- _Testo fornito_
···
Ero sicuro di saltarla quest’anno Lucca, e oramai mi ero messo anche l’animo in pace poi, come sempre accade, all’ultimo momento è spuntato un appuntamento.
Anzi, nel momento che ho deciso di andare, si è aggregato anche mio figlio che, nonostante il padre lucca-dipendente, non l’aveva mai vista. Non ho cercato di dissuaderlo, e l’ho portato con me, anche soltanto per il gusto di trascorrere una giornata con lui.Ho recuperato dei semplici biglietti di ingresso senza i privilegi dell’autore, e per questo mi sono abituato all’idea di lunghe file al check-in, e prenotato quello che, a naso e tra gli impegni di lavoro, mi sembrava il giorno più tranquillo, quello cioè del giovedì 2 Novembre.
Il distacco dalla manifestazione lucchese oramai si è consumato da tempo, purtroppo la maggior parte delle motivazioni che trasformavano questi primi giorni di novembre in una festa, un’occasione d’incontro tra colleghi e addetti ai lavori, il divertente scouting di nuovi libri da acquistare, sono evaporate, come evaporano le atmosfere quando tutto diventa business e si perde l’aspetto artigianale e anche un po’ raffazzonato delle cose organizzate con un alto tasso di passione, ma che le rende uniche.
Oggi è solo una bolgia di gente, di cosplayers che scambiano i vicoli di Lucca come fosse il lungomare di Viareggio a Febbraio, ragazzotti vestiti di tutto punto da artisti che hanno disegnato tre pagine e già si sentono in odore di santità, un altro mondo insomma, ed io me ne tiro volentieri fuori.
Tra l’altro, quest’anno è cominciato anche malissimo.
La sera del primo Novembre, su Facebook, che oramai è diventata l’agenzia di informazione più veloce dove apprendere le notizie, ho letto, sul primo post visualizzato, quello di Paola Barbato, dell’improvvisa scomparsa di Carlo Ambrosini.
Un tuffo al cuore dal quale non mi sono ancora ripreso
Comunque, siamo partiti giovedì mattina, io, mio figlio Alberto e Marcello Toninelli (compagno di mille avventure) già consapevoli che sarebbe stata una giornata piovosa e uggiosa, ed eravamo anche attrezzati per far fronte a tutto ciò, l’unica cosa era capire quanto brutta sarebbe stata la giornata e quanto fedele alle pessime previsioni.
Le file del giorno prima, dalle quali mi avevano messo in guardia (compresa mia figlia) tutti quelli che erano venuti a sapere degli enormi disguidi avvenuti nel giorno inaugurale, delle lunghe e interminabili code per i check-in, tra l’altro sotto una pioggia battente che aveva messo a dura prova la pazienza degli avventori.
···
- _Sezione dati_
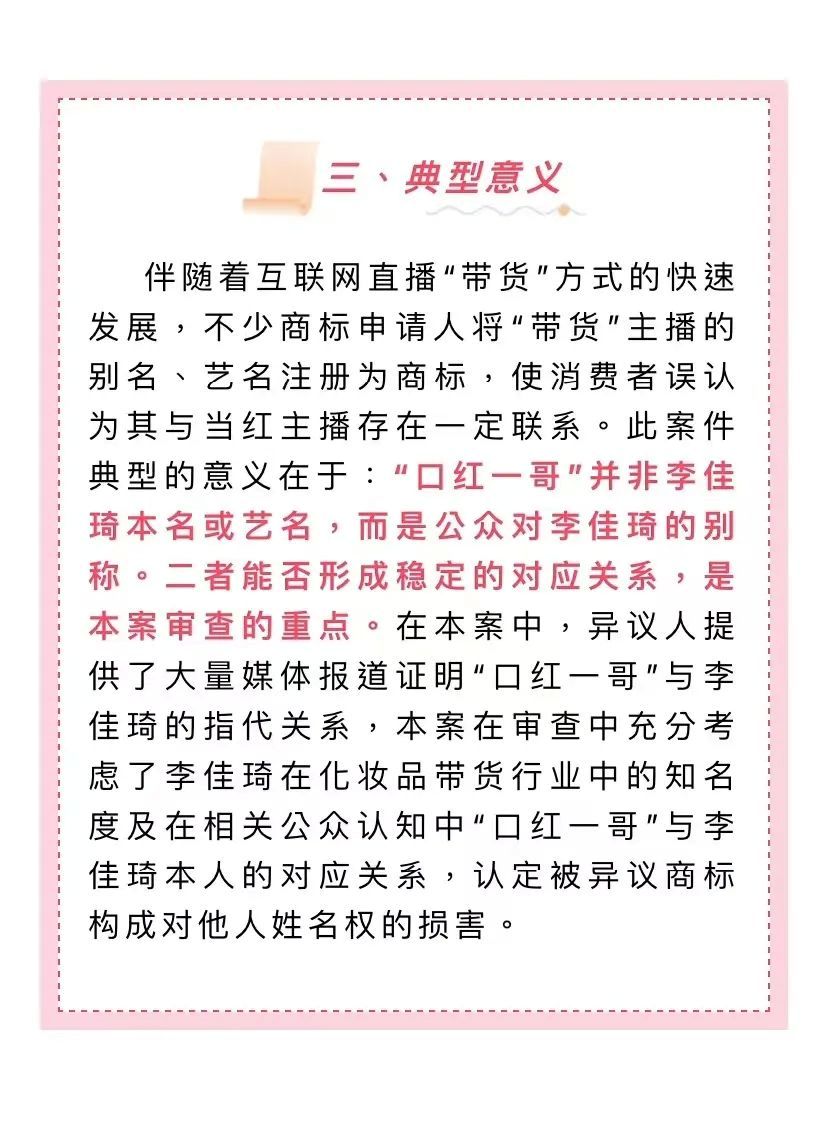 三、典型意义

伴随着互联网直播“带货”方式的快速发展，不少商标申请人将“带货”主播的别名、艺名注册为商标，使消费者误认为其与当红主播存在一定联系。此案件典型的意义在于：“口红一哥”并非李佳琦本名或艺名，而是公众对李佳琦的别称。二者能否形成稳定的对应关系，是本案审查的重点。在本案中，异议人提供了大量媒体报道证明“口红一哥”与李佳琦的指代关系，本案在审查中充分考虑了李佳琦在化妆品带货行业中的知名度及在相关公众认知中“口红一哥”与李佳琦本人的对应关系，认定被异议商标构成对他人姓名权的损害。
···
- _Elenco dei compiti_
A. Quali persone sono chiamate per nome nel racconto della giornata a Lucca? Elencale tutte.
B. Continua il racconto della giornata a Lucca a partire dal punto in cui si interrompe.

- _Risposte ai compiti_
A. Paola Barbato, Carlo Ambrosini, Alberto, Marcello Toninelli

B.
Niente di tutto questo, l’unica fila fatta è stata quella all’ingresso di Porta Sant’Anna per il controllo degli zaini da parte della security, al check-in invece, segnalatomi lo spazio da Riccardo Moni, che gentilmente mi aveva procurato il biglietto, non c’era nessuno e sono stato pronto in un attimo.
Siamo arrivati in piazza Napoleone dove avevo l’editore con il quale avevo un appuntamento, con l’intento di togliermi subito l’incombenza per la quale ero venuto, e così è stato.
Complice un pubblico contenuto, vuoi per il giorno feriale vuoi probabilmente per le previsioni meteorologiche, con l’editore ci siamo comodamente presi il tempo per andare a bere un caffè e a disquisire sul nostro futuro rapporto.
E l’accordo è stato trovato.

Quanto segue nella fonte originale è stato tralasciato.